Summarize the TV review excerpt in three sentences.

_TEXT EXCERPT_:
# # # # #

These are all good developments, but on the whole, the smart TV system still lags behind some of those on competitors models'. The range of apps is decent -- iPlayer, Netflix, Amazon Prime, Demand 5 and YouTube are included -- but Sony's system still lacks ITV Player and 4oD. Also, catch-up isn't as well integrated as it is on Panasonic's forthcoming Freetime compatible TVs, and Sony's smart TV system feels more sluggish here than on many other manufacturers sets. It's an improvement, but it's still not leading the field in terms of smart TV.
Unfortunately this TV doesn't stand out from the crowd when it comes to audio. Its downfiring speakers tend to sound boxy, and like a lot of slimline TVs, its audio is too mid-range heavy. That does help dialogue to sound reasonably crisp, but there's a distinct lack of bass, and even cranking up the bass frequencies using the equaliser in the audio menu doesn't improve matters much.
On the box, there's a recommendation to twin the TV with the SWF-BR100 wireless sub, which may be a good, albeit expensive option.
Let's be clear, the W829's picture quality is extremely good, especially given its reasonable price. The biggest surprise is just how deep its black levels are despite the fact that it doesn't use any edge dimming tricks to achieve this.

# # # # #

_PROVIDED MATERIAL_:

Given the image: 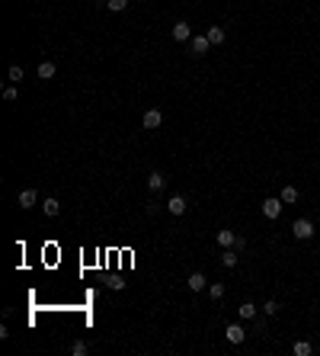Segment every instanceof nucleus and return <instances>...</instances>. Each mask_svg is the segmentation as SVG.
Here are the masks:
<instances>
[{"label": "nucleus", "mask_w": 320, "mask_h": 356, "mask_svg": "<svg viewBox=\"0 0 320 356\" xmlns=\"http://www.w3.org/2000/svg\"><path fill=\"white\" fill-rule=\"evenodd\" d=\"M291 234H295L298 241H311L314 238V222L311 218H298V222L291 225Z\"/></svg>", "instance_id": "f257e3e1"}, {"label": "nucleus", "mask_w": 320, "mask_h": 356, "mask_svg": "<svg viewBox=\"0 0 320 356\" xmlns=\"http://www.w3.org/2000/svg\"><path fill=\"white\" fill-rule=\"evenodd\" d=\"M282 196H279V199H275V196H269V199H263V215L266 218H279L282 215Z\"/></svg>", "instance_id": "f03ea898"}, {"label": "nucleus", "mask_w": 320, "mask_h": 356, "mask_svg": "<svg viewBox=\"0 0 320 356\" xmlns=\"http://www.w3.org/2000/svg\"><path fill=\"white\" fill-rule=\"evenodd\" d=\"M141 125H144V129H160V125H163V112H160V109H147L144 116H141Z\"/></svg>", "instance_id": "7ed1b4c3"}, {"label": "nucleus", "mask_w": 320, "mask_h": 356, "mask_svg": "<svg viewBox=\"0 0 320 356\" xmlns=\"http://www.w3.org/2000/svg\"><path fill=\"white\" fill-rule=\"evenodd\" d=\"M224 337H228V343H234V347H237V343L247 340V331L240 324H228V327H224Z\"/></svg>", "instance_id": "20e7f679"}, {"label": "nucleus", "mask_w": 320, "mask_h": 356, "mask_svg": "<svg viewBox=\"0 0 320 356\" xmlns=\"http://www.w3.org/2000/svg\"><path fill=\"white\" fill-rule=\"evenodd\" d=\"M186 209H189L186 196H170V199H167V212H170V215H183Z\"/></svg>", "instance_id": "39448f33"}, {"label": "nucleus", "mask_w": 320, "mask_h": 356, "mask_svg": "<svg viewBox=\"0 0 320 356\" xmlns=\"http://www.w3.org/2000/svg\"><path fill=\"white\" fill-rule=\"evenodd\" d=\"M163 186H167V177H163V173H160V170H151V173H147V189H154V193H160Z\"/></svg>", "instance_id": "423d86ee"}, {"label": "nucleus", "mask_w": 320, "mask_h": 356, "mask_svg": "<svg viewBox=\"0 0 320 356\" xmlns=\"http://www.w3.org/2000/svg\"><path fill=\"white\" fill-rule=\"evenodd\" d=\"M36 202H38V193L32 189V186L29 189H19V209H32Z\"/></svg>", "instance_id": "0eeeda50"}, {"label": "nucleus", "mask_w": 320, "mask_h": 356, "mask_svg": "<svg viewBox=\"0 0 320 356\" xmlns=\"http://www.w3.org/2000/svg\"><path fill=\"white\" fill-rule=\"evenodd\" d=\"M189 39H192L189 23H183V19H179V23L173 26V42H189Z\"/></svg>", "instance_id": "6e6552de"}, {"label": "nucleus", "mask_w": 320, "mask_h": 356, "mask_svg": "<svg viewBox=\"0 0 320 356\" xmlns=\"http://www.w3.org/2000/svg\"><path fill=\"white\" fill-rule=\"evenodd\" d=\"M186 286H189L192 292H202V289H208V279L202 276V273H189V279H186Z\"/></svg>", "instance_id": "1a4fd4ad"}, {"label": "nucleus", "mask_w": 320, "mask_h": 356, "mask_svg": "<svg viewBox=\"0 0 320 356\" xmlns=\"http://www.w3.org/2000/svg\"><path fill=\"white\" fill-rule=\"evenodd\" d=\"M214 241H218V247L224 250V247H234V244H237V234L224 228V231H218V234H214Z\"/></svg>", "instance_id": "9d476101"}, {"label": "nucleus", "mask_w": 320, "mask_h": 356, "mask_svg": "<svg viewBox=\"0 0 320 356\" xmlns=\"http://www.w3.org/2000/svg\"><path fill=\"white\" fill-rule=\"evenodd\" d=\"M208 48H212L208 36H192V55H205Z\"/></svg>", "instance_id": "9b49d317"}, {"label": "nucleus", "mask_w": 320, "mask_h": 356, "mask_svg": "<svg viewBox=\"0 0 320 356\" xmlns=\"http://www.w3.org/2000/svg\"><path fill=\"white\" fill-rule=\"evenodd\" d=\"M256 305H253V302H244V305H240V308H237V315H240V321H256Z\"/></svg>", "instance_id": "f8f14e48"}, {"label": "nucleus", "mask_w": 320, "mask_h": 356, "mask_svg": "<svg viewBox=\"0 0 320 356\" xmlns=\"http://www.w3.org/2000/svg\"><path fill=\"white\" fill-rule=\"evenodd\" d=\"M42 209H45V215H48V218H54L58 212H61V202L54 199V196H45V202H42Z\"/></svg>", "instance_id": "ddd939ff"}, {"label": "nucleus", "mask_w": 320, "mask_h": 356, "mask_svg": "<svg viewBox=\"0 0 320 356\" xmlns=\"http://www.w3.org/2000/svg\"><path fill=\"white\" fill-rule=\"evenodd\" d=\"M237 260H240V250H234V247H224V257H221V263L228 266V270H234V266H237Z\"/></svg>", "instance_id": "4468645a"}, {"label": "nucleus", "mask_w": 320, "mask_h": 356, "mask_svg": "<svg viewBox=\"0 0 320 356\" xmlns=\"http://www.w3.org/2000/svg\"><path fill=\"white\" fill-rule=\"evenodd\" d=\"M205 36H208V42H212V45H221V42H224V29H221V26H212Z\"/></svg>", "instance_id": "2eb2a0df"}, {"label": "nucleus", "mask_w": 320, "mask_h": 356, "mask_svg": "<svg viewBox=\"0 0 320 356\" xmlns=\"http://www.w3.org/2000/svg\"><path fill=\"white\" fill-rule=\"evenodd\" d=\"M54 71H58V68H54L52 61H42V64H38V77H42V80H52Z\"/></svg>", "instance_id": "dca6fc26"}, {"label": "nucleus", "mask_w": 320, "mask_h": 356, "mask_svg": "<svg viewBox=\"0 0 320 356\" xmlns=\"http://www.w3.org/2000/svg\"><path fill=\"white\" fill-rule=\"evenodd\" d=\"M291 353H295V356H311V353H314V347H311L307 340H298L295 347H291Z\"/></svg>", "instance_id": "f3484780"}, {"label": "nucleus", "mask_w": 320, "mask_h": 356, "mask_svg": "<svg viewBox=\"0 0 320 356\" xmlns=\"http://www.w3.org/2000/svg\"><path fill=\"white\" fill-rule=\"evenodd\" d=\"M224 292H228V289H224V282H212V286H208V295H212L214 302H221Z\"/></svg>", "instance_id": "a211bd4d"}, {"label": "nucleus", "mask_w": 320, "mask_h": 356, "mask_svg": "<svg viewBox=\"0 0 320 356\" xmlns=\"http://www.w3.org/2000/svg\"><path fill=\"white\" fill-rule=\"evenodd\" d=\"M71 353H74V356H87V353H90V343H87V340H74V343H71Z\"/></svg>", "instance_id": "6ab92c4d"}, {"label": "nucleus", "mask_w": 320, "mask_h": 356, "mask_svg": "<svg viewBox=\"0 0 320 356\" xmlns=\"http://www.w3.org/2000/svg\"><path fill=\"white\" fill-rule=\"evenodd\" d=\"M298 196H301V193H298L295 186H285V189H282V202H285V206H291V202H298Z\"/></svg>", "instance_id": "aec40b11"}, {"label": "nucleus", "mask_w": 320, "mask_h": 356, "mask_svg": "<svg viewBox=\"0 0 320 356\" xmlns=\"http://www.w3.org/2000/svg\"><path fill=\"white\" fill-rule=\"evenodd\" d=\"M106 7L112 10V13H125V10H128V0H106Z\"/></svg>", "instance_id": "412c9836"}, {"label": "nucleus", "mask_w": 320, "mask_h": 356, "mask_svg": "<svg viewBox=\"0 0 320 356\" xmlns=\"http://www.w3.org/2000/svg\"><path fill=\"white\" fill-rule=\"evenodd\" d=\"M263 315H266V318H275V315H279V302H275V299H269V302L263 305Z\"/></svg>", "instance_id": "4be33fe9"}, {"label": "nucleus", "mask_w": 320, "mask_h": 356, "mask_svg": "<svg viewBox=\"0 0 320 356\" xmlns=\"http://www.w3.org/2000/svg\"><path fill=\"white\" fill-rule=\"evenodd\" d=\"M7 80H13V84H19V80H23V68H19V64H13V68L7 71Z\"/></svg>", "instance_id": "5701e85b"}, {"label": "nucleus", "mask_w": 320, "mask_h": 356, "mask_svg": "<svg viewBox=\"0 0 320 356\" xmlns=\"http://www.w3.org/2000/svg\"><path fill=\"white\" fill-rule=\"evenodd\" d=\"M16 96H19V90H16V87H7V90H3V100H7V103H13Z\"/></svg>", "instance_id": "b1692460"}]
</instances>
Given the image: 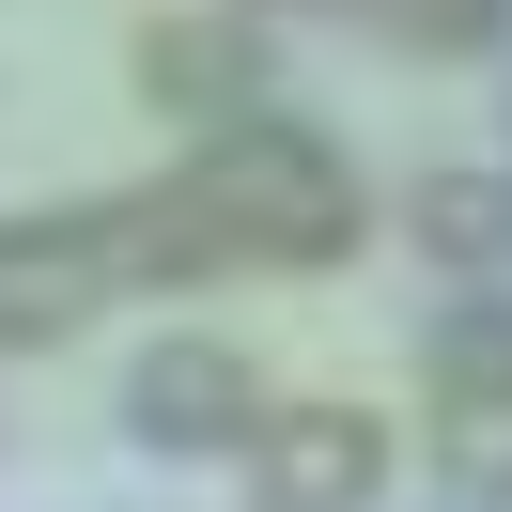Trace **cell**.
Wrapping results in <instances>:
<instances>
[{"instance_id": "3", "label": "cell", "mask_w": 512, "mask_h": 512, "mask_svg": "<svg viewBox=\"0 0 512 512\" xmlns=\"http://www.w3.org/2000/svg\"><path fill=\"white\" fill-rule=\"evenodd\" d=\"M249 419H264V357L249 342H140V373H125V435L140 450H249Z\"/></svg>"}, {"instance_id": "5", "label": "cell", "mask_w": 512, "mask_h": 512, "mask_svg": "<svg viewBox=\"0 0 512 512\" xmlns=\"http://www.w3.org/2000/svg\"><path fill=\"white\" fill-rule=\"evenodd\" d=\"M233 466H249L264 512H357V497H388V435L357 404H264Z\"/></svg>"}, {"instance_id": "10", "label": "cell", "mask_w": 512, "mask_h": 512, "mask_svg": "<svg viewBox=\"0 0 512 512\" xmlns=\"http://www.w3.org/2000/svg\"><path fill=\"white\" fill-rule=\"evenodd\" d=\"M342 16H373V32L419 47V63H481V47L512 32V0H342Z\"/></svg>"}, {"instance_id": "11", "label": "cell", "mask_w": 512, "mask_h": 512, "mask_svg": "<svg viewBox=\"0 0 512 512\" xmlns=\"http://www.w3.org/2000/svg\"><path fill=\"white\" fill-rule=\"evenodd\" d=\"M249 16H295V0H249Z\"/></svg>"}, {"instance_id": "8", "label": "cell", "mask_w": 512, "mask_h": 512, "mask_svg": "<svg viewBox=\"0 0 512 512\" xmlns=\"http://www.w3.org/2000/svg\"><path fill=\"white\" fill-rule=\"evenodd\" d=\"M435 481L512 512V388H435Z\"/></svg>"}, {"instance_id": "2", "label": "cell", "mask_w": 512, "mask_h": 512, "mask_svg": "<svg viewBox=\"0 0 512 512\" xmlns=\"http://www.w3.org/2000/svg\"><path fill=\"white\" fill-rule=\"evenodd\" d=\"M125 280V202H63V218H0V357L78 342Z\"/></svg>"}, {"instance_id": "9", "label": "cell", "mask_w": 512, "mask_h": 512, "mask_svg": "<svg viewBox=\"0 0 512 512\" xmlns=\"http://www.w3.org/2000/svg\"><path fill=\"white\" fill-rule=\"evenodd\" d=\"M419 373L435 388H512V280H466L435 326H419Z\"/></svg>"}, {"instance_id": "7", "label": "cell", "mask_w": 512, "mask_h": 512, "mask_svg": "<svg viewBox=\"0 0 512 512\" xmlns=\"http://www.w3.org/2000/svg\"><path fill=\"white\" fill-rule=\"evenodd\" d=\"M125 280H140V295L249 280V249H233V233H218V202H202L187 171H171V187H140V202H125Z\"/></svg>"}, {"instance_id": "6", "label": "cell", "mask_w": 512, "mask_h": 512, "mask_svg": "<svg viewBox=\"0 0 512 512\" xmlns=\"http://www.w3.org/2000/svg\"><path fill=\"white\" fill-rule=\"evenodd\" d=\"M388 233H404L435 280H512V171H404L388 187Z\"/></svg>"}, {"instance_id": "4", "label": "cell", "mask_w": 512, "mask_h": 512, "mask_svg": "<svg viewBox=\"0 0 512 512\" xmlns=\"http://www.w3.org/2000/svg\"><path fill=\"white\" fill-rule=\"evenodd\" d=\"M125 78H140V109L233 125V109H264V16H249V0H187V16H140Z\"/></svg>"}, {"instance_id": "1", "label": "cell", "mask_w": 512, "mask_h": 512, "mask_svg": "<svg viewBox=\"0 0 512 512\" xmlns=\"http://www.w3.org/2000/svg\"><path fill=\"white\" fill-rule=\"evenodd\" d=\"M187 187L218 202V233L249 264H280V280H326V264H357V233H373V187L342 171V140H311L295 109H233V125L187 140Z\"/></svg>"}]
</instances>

# # # # #

_TASK RESPONSE_: Sony's smart TV system has improved but still lags behind competitors: it lacks ITV Player and 4oD, integrates catch-up less well than Panasonic's forthcoming Freetime compatible TVs, and feels more sluggish than many other manufacturers' sets. The audio does not stand out, since the downfiring speakers sound boxy and mid-range heavy, which keeps dialogue reasonably crisp but leaves a distinct lack of bass that the equaliser barely improves, and the box recommends pairing the TV with the SWF-BR100 wireless sub. The W829's picture quality is extremely good given its reasonable price, with surprisingly deep black levels achieved without edge dimming tricks.